An Oakland Restaurant is Using an Interesting Hybrid Tipping System

In Depth

An Oakland, CA restaurant is trying something unusual in response to the city’s rising minimum wage: a hybrid tipping system involving both a service charge and tips — but tweaked so that it actually saves customers money and appears to allow employees to make a living wage.

Oakland’s Toast Kitchen & Bar is now utilizing something creative in the wake of the city voting to raise the minimum wage: they’re posting a 15% service charge on every check (split between servers, cooks, dishwashers, and bussers, leaving out only owners and managers), but then also encouraging a 5% extra tip (service-dependent, obviously) be left purely for servers. Owner Heather Sittig Jackson explains how this move helps customers as well as employees, via Eater:

Sittig tells Inside Scoop that this isn’t just an issue of fairness: it will save diners money. The alternative many of her fellow restaurateurs are considering is raising prices 30%, which will affect customers far more. She uses the example of a party spending $40 on brunch: with tax, the service charge and extra 5% tip, the meal would be $52.25, but with tax, a 30% price increase and a traditional tipping system (with good service and a 20% tip assumed), the meal would be $66.84, an increase of $14.59.

Customers reportedly are enjoying it, too: Jackson reports that they’ve been leaving comment cards out for feedback on the new system, and they’ve yet to receive any negative reactions.

I’d have to see the actual numbers to figure out how well this system works, but it’s important to note that one of the reasons it might be able to is that minimum wage is higher in the Bay Area than elsewhere — Oakland voted to raise the minimum wage* from $9 to $12.25 starting in March. Granted, this still isn’t as high as San Francisco’s plan to raise minimum wage to $15 by 2018, but Oakland’s cost of living also isn’t as high as SF.**

You might be wondering how the money from the 15% charge can go to cooks and dishwashers, considering they’re not legally allowed to be a part of a tip pool.*** I’m wondering that too, to be honest, although I suspect what’s happening is that the tip pool regulations don’t apply when there is no tipped sub-minimum hourly wage (California is one of the six states that does not have a sub-minimum wage) — I can’t see where the linked Department of Labor regulations explicitly state this policy, although it would make sense. Either that, or the service charge isn’t applied as a tip pool since customers are still encouraged to leave a little extra on top of it, although that sounds like shakier reasoning to me.

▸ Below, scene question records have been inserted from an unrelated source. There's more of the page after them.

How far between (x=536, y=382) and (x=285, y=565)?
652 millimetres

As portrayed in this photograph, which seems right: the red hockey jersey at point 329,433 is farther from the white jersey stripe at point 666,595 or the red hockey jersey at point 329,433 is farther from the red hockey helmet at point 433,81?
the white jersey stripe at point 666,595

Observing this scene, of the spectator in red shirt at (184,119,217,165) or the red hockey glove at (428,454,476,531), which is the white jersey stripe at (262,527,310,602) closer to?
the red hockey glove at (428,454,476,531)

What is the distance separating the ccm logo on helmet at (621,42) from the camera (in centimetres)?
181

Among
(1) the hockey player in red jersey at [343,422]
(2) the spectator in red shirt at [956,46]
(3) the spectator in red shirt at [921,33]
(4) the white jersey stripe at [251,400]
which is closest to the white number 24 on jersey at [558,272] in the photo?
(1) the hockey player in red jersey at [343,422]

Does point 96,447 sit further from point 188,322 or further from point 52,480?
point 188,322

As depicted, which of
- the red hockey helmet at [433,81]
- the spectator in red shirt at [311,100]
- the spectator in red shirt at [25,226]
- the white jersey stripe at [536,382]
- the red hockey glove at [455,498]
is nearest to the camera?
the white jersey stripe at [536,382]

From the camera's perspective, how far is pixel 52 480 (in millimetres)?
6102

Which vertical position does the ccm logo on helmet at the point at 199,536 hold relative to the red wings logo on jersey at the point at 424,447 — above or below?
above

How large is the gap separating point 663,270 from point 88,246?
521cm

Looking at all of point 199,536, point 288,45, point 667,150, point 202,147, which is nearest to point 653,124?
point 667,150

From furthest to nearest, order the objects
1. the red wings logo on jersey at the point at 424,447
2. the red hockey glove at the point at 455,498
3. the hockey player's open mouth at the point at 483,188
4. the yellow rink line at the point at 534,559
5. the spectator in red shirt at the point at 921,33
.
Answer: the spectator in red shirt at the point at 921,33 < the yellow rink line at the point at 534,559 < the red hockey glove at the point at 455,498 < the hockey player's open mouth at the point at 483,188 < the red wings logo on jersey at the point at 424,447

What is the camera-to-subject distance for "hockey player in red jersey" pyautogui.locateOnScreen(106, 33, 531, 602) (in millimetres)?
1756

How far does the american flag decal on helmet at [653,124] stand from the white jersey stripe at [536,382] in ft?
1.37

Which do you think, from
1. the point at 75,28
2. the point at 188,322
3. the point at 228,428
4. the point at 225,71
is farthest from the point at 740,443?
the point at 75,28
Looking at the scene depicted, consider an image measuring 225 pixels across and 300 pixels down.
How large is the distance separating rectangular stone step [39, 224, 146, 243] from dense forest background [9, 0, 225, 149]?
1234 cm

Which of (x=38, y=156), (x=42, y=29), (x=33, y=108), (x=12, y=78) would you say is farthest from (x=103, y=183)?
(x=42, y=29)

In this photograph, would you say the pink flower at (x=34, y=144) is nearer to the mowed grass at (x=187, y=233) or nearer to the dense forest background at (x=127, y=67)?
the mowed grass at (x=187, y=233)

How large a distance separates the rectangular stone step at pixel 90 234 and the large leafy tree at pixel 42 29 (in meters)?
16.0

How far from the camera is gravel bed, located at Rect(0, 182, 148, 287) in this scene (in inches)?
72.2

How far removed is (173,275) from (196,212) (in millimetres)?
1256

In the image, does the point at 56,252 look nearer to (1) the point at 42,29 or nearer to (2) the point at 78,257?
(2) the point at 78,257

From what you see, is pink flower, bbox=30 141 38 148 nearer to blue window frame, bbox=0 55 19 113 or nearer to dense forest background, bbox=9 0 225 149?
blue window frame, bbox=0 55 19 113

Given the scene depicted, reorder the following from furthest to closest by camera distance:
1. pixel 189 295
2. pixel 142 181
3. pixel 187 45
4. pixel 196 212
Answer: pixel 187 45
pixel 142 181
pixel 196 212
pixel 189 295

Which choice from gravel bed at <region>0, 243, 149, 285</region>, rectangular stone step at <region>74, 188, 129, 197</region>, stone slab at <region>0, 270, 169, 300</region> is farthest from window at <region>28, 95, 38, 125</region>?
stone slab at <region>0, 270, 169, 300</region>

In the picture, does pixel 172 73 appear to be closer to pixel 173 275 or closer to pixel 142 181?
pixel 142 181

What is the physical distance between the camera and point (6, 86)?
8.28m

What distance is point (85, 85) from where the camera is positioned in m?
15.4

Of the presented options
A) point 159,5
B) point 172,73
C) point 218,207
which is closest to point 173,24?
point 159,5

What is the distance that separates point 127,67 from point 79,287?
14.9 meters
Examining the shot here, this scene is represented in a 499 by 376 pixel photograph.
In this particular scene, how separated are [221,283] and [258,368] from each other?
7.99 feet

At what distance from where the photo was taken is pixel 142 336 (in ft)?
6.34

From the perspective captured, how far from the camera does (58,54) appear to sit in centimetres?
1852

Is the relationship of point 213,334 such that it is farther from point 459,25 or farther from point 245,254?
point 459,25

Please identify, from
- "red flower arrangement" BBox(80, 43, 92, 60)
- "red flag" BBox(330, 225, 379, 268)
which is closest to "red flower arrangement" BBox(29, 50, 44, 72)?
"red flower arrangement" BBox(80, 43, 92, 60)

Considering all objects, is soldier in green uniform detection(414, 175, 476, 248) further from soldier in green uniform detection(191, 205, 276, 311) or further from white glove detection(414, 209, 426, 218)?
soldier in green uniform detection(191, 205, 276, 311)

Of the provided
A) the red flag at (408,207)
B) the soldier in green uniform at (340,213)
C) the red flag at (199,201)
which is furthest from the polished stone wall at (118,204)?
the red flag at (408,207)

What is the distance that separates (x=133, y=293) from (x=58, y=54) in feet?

Regardless, at least in theory, this seems to be a system that could function. The key is the base minimum wage: this absolutely would not work if servers were making even $7.50/hour. A tweaked percentage of sales model is still the ideal to me (particularly if the established minimum under that system is $12-15/hour), but this could work.

Then again, very little would be worse than our current system. At the very least, this seems like an improvement.

* Also worth noting: efforts to raise the minimum wage passed nearly everywhere they were on the ballot, including deep red states Arkansas, Nebraska, Alaska, and South Dakota. None were as high as they should’ve been, nor were they nearly as high as the Bay Area, but $9.75/hour also goes a lot farther in East Frozen Nutsack, Alaska than in San Francisco. Alaska and South Dakota also had the foresight to index their minimum wage to inflation, which the federal government hasn’t been able to do because reasons. The only possible reason to oppose indexing the minimum wage to inflation is “fuck the poors.” There is no other argument; if you’re arguing against that particular policy, sooner or later, your argument revolves back to poor people being subhuman. There’s just no getting around that.

** You have no idea how hard I’m resisting the urge to call it “San Fran” or “Frisco” just to piss off the people that live there right now. Fucking Giants.

*** I realize there are restaurants that do this anyway. It’s still illegal in the US (except, presumably, in states without a tipped sub-minimum wage). Every time I bring this up, I get people arguing that it must be legal since their former place of work did it, but look at the link — it’s pretty clearly against the rules, regardless of whether you think that’s right.